CD of the Week - Eliza Carthy

04/08/2008
Eliza Carthy’s new CD, Dreams of Breathing Underwater, uses her extensive knowledge of English folk and reconstructs it into an edgy, post-rock collection of her songs which bristle with magical realism. The daughter of English folk doyens Martin Carthy and Norma Waterson, Eliza’s fiddling is impeccable, as is her sense of how much to sing or write into a song. The production is big, mixing melodeons and fiddles with strings and brass, and the songs have an elusive quality that demands your participation. As Tom Waits has refashioned American music into his crooked frame, Eliza does the same with English music, with more than a touch of English Music Hall mixing strangely with her acerbic vocal delivery.

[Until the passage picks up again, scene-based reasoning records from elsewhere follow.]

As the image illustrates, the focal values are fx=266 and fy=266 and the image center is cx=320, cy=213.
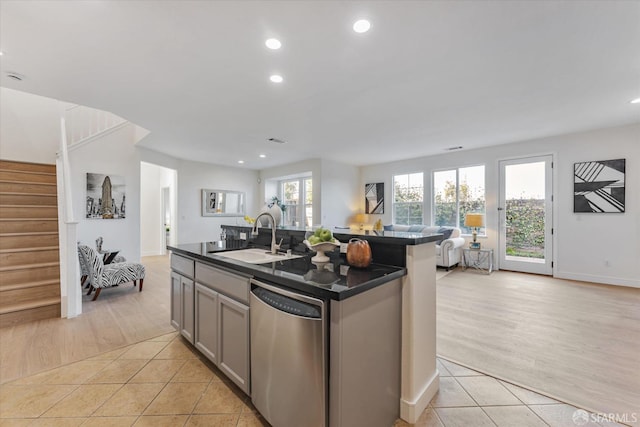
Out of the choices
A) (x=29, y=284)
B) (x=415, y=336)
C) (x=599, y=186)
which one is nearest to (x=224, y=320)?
(x=415, y=336)

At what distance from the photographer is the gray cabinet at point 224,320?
1.70 m

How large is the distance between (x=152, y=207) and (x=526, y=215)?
9362 mm

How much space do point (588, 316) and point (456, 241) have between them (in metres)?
2.59

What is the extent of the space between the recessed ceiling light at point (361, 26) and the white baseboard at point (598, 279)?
5540 millimetres

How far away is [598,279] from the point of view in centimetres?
452

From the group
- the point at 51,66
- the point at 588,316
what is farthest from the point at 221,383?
the point at 588,316

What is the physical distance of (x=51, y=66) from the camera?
2.49m

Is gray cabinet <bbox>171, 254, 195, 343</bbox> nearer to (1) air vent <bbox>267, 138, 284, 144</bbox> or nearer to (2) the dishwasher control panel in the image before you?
(2) the dishwasher control panel

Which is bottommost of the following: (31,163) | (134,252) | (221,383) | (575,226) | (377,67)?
(221,383)

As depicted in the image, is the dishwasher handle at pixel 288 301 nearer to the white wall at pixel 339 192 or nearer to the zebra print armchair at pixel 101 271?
the zebra print armchair at pixel 101 271

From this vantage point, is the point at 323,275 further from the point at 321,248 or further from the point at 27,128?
the point at 27,128

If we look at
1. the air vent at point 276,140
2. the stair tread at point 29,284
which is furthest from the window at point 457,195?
the stair tread at point 29,284

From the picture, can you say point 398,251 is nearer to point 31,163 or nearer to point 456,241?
point 456,241

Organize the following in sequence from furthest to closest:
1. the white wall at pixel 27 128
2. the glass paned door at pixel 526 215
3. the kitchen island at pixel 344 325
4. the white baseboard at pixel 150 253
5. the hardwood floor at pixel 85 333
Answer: the white baseboard at pixel 150 253, the glass paned door at pixel 526 215, the white wall at pixel 27 128, the hardwood floor at pixel 85 333, the kitchen island at pixel 344 325
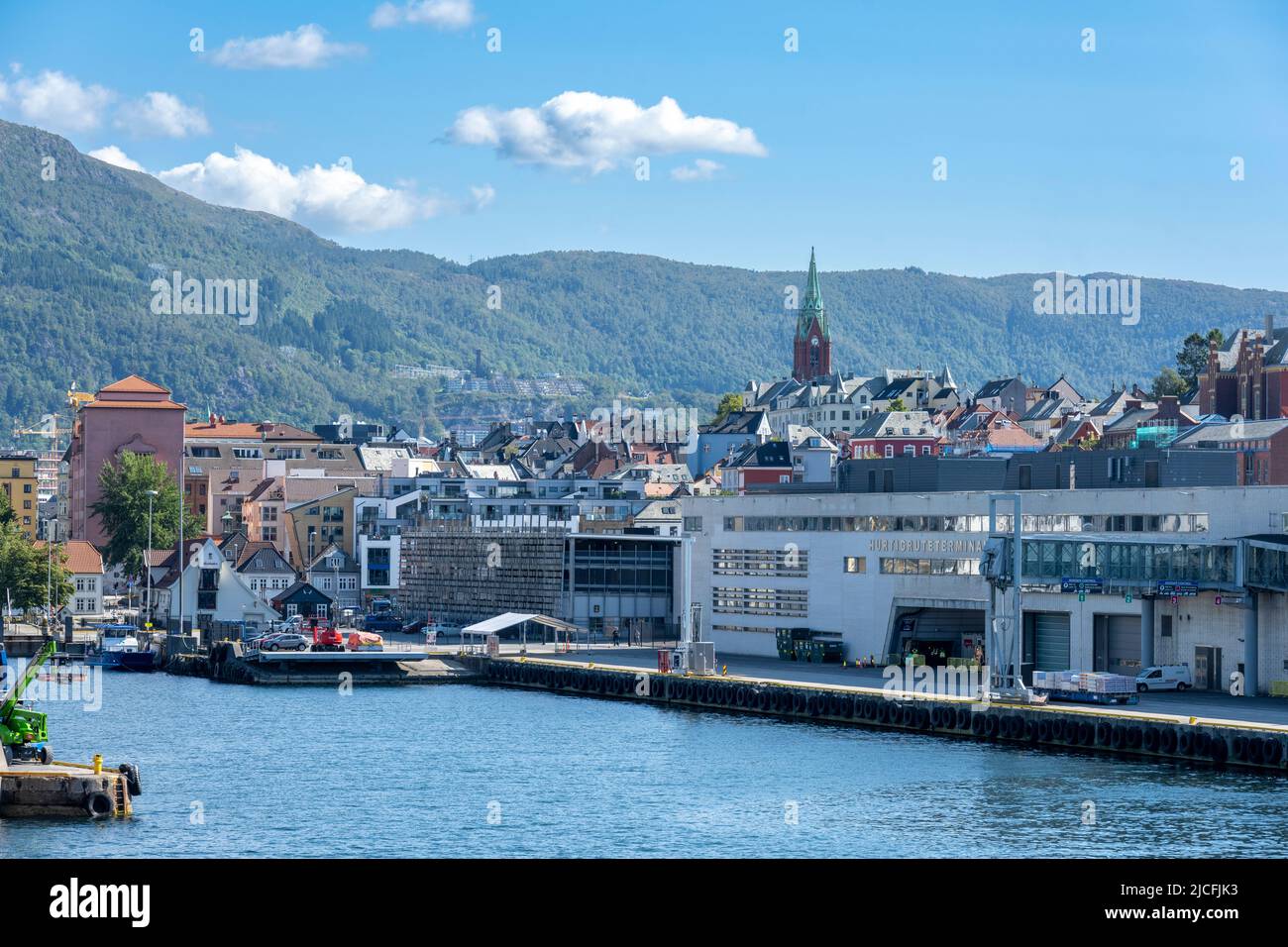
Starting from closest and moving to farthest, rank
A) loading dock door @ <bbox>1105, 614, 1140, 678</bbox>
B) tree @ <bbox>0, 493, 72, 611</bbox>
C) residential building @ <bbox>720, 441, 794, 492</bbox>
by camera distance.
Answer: loading dock door @ <bbox>1105, 614, 1140, 678</bbox> < tree @ <bbox>0, 493, 72, 611</bbox> < residential building @ <bbox>720, 441, 794, 492</bbox>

CD of the Week - Raphael Imbert

19/05/2008
On Bach/Coltrane, French saxophonist, composer and student of sacred music Raphael Imbert explores the connections between the spiritual music of Johann Sebastian Bach and John Coltrane, playing with a church organist and a string quartet. Working on his premise that Coltrane is the only true mystic in the history of jazz, Raphael improvises on some of his lesser known compositions - Crescent, Song of Praise, The Father, The Son and the Holy Ghost and Reverend King, and also on Bach’s The Art of the Fugue. Recorded in a church with a bassist, percussionist, counter tenor Gérard Lesne, the Quatuor Manfred String Quartet and organist André Rossi, it ranges from the quietly devotional to the ecstatically exuberant.